=== Metin ===

Eskiden evlerde televizyon, telefon, buzdolabı, bilgisayar, araba tekti. Bunlar, tüm ailenin ihtiyaçlarını karşılıyordu. Bunlar ortak paylaşım olunca hem aile bireyleri birlikteliklerini sağlıyor hem de ailenin ekonomik gücünü fazla zorlamıyordu.
Oysa günümüzde her odada bir televizyon ve salon içinde dev ekranlı plazma, herkesin elinde birer dokunmatik telefon ve internetiyle beraber, buzdolapları yetmez oldu derin dondurucular, araba eşlerin yanında çocuklara da alınmaya başlandı. Aile bireylerinin teknolojik ihtiyaçlarının yanı sıra eğitim ihtiyaçları da aile bütçesini zorlamaya başladı.
Hayat teknolojiye bağlı kalınca babalarda daha fazla kazanmak için daha fazla çalışmaya başladılar. Eve geç saatlerde gelen babalar, çocuklarına gereken ilgi ve alaka gösteremeyeceklerinden aile bağlarını ayakta tutan direklerde zayıflamaya başlayacaktır.
Daha düne kadar sabah kahvaltıları ailecek birlikte yapılır, işine giden işine okuluna giden okuluna giderdi. Günümüzde sabah kahvaltıları kalktı. Babalar işyerlerinde, çocuklar okulda kahvaltı yapmaktadır.
Akşam yemekleri ise çocuklar, okuldan gelince yiyor ve odalarına çekilmektedirler. Baba işten ne zaman gelirse o zaman yiyor. Baba çocukların çocuklarda babaların yüzünü görmemektedirler.
Oysa eskiden aile bireyleri akşamları yemekte birlikte olunur ve günü değerlendirirlerdi. Aile değerlerinden tutunda toplumsal kurallara kadar her şeyi çocuklar burada öğrenirlerdi. Harçlıklar babadan alınır ve babalarında evde bir ağırlığı vardı.
Çocuklar eskiden babalarında çekinirdi, annelerde bunun için söz dinlemeyen çocukları babalarıyla korkuturdu. Günümüzde ise çocuklar iş yoğunluğunun içinde babalarını gör(e)memektedir. Görenlerde geç saatlerde görmekte ve “Aaa, babam gelmiş!” “Meraba baba!” diyerek odalarını çekilmektedir.

===

■ **Aşağıdakileri tamamlayın**
1. Kayıtlarda "Arrange the cabin" ifadesinin geçtiği satırdan kayıtların sonuna kadar uzanan bölümü, iki uç da dahil olmak üzere, hiçbir değişiklik yapmadan geri verin.
2. Teknolojinin aile hayatına etkisini anlatan metni bittiği yerden devam ettirin.

=== Kayıtlı veriler ===

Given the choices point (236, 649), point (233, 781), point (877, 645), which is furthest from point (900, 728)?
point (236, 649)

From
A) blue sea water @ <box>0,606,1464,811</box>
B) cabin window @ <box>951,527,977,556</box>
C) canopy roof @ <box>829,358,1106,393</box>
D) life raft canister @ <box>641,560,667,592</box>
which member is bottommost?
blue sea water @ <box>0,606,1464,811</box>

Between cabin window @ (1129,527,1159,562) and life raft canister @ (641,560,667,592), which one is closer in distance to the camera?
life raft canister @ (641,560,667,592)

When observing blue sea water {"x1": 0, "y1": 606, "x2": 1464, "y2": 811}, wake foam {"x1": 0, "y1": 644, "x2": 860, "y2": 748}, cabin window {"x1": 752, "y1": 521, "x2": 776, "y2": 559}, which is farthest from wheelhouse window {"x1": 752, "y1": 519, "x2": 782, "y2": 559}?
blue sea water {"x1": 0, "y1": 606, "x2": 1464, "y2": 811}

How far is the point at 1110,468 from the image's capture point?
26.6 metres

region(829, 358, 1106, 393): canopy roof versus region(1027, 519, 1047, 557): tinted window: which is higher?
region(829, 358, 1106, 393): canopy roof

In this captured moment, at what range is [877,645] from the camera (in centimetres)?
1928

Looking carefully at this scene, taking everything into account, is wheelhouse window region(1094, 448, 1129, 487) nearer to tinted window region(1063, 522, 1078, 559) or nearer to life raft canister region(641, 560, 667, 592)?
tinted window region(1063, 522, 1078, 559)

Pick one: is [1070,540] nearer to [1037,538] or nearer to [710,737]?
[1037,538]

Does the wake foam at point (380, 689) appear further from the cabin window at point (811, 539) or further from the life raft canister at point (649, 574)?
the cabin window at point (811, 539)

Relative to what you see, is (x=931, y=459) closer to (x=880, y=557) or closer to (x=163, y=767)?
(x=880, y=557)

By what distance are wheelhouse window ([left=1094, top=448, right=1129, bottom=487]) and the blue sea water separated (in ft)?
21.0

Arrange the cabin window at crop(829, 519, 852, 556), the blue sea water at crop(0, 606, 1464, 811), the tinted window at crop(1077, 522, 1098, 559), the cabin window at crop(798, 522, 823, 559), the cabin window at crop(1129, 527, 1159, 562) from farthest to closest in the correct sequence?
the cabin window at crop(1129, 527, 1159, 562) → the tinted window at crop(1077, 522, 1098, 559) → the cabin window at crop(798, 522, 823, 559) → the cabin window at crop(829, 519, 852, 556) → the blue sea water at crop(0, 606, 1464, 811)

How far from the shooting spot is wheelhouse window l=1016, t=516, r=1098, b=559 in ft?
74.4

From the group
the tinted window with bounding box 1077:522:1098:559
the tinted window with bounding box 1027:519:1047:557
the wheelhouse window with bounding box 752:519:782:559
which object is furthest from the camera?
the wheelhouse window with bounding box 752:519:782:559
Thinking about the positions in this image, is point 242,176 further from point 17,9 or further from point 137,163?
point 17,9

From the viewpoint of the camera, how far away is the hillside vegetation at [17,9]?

===

■ **Yanıtlar**
1.
Arrange the cabin window at crop(829, 519, 852, 556), the blue sea water at crop(0, 606, 1464, 811), the tinted window at crop(1077, 522, 1098, 559), the cabin window at crop(798, 522, 823, 559), the cabin window at crop(1129, 527, 1159, 562) from farthest to closest in the correct sequence?
the cabin window at crop(1129, 527, 1159, 562) → the tinted window at crop(1077, 522, 1098, 559) → the cabin window at crop(798, 522, 823, 559) → the cabin window at crop(829, 519, 852, 556) → the blue sea water at crop(0, 606, 1464, 811)

How far from the shooting spot is wheelhouse window l=1016, t=516, r=1098, b=559 in ft?
74.4

From the group
the tinted window with bounding box 1077:522:1098:559
the tinted window with bounding box 1027:519:1047:557
the wheelhouse window with bounding box 752:519:782:559
which object is furthest from the camera?
the wheelhouse window with bounding box 752:519:782:559
Thinking about the positions in this image, is point 242,176 further from point 17,9 or further from point 137,163?
point 17,9

From the viewpoint of the camera, how far away is the hillside vegetation at [17,9]?

2.
Ailede babanın ağırlığına dikkat çeken İmam Gazali Hazretleri, baba ve çocuk terbiyesi hakkında şöyle demektedir:
“Baba, baba olduğunu, büyüklüğünü hissettirmelidir. Anne de çocuğunu baba ile korkutmalıdır. Gündüz uyutmamalıdır, zira gevşek olur. Yumuşak yatakta yatırmak doğru değildir. Hafif sert yatakta yatırılırsa bedeni kuvvetli olur. Çocuğa fazla baskı yapmamalıdır. Sıkılmaktan ve üzülmekten dolayı kötü huy peyda eder ve kalbi katılaşır.
Herkese karşı alçakgönüllü olmanın faziletini tekrar tekrar anlatmalıdır. Çocuğun kimseden para almamasını, bilakis daima para vermesini teşvik etmelidir. Fazla konuşmamasını, katiyen yemin etmemesini, sorulmadan cevap vermeye kalkmamasını, kendinden büyüğüne karşı saygı göstermesini ve onun önünden yürümemesini, dilini kötü söz söylemekten, sövmekten ve lânetten korumasını öğretmelidir.”
Sonuç olarak babalar, ruhen evde olamayınca vicdanen de rahat olmayacaklardı. Günümüz babaları çocuklarına yeterli zaman ayır(a)mayıp onlarla ilgilen(e)medikleri için kendilerini suçlu hissedeceklerdir. Buda babaların çocukların her istediklerini almalarına neden olacaktır. Başka bir ifadeyle babalar, kişilikleriyle değil aldıklarıyla çocuklarının yanlarında olduklarını hissettirmeye çalışacaklardır. Bunu sonucunda da günümüz çocuklarının tüm ihtiyaçları karşılanmamış fakat baba ihtiyaçları karşılanmamış çocukların ortaya çıkmasına neden olmaktadır. Babaların tekrar eve dönmeleri içinde aile ihtiyaçları tekrar gözden geçirilmesi gerekir. Çünkü çocukların babalara, babalarında çocuklarına ihtiyaçları vardı.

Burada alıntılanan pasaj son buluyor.